Art. 7 (Rechtsnachfolge)

(1) Wird das Reisebüro durch ein Rechtsgeschäft unter Lebenden übertragen, so ist der Rechtsnachfolger ermächtigt, das Reisebüro bis zur Erledigung des Antrages auf Betriebsbewilligung provisorisch zu führen, sofern er beim Einreichen des Antrages nachweist, dass er die vorgeschriebenen subjektiven Voraussetzungen besitzt.

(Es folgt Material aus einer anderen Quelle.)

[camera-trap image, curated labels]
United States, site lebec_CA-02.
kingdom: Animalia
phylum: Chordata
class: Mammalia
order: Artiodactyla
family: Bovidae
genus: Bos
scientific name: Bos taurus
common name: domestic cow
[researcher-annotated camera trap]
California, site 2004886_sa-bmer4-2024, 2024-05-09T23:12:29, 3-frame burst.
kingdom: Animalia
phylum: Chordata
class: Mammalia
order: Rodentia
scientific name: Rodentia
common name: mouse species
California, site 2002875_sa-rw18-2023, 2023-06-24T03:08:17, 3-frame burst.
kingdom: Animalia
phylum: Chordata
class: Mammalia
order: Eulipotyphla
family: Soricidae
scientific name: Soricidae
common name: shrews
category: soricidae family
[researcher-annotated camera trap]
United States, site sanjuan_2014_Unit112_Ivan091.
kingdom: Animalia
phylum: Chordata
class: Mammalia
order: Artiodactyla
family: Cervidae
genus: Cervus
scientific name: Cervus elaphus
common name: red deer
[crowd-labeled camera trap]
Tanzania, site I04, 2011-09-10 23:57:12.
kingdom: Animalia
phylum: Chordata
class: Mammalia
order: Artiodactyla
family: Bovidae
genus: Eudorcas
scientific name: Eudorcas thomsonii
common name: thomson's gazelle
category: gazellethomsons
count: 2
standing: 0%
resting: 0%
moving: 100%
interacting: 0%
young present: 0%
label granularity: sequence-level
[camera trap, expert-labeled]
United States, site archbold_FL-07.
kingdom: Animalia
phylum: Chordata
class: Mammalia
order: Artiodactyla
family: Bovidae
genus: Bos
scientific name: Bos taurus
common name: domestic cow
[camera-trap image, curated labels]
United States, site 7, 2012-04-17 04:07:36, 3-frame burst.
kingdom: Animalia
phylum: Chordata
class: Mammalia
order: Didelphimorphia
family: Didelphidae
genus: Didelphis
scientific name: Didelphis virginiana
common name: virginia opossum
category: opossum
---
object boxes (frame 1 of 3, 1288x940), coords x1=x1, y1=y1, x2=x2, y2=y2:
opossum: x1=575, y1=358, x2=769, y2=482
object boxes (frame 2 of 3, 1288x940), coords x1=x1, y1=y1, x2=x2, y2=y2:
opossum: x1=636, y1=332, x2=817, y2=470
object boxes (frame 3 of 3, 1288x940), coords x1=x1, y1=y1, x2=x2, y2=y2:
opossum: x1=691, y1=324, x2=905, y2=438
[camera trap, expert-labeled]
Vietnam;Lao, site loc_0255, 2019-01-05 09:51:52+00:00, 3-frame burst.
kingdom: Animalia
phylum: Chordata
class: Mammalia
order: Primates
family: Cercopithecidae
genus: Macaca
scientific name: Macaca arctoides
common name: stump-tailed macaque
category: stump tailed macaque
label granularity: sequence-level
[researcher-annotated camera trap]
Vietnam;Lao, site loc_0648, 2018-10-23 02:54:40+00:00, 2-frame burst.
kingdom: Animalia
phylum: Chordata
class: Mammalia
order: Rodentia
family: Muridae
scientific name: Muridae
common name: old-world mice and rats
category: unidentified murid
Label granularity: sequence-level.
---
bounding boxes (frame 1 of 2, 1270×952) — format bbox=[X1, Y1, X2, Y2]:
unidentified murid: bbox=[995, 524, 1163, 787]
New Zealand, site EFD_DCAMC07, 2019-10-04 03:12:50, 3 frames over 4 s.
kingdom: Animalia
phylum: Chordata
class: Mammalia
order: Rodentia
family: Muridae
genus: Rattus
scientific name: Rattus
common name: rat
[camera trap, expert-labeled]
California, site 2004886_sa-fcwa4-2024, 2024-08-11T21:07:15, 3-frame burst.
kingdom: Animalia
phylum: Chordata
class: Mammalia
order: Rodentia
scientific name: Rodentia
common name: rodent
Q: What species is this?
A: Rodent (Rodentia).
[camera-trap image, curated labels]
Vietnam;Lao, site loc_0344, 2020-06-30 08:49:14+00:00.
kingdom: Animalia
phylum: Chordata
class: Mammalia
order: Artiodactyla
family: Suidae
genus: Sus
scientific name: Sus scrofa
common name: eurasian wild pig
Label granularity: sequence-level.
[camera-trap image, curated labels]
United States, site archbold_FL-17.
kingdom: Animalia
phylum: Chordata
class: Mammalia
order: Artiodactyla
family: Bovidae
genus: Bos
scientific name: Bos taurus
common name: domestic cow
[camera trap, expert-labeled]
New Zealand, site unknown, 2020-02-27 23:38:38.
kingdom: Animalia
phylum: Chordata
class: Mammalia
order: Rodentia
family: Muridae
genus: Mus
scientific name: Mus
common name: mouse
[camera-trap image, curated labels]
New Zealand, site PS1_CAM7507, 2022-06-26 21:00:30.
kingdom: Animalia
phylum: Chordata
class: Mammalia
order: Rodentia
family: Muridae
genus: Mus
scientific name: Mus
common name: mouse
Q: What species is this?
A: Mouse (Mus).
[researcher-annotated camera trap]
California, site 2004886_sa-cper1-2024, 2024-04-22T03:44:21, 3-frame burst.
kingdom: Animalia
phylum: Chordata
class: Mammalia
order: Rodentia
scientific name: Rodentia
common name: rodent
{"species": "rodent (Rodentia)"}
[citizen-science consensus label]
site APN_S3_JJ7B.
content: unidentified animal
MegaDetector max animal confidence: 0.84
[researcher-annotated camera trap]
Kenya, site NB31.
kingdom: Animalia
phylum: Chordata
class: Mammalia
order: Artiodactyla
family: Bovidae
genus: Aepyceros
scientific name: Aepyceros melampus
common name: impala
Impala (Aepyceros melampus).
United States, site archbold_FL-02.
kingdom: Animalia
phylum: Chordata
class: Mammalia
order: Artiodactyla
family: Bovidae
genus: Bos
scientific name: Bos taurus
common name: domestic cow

(2) Wird das Reisebüro durch ein Rechtsgeschäft von Todes wegen übertragen, so können die Erben, der Nachlassverwalter oder der Testamentsvollstrecker den Betrieb bis zur endgültigen Übertragung mit der bestehenden Bewilligung weiterführen; sie müssen aber, wenn sie selbst die Voraussetzungen laut Artikel 9 nicht haben, innerhalb einer Frist von höchstens einem Jahr einen Leiter ernennen. Verstreicht diese Frist erfolglos, erklärt der Landesrat für Fremdenverkehr die Bewilligung für verfallen. Die Weiterführung des Betriebes ist der Landesabteilung Tourismus, Handel und Dienstleistungen innerhalb von 30 Tagen zu melden.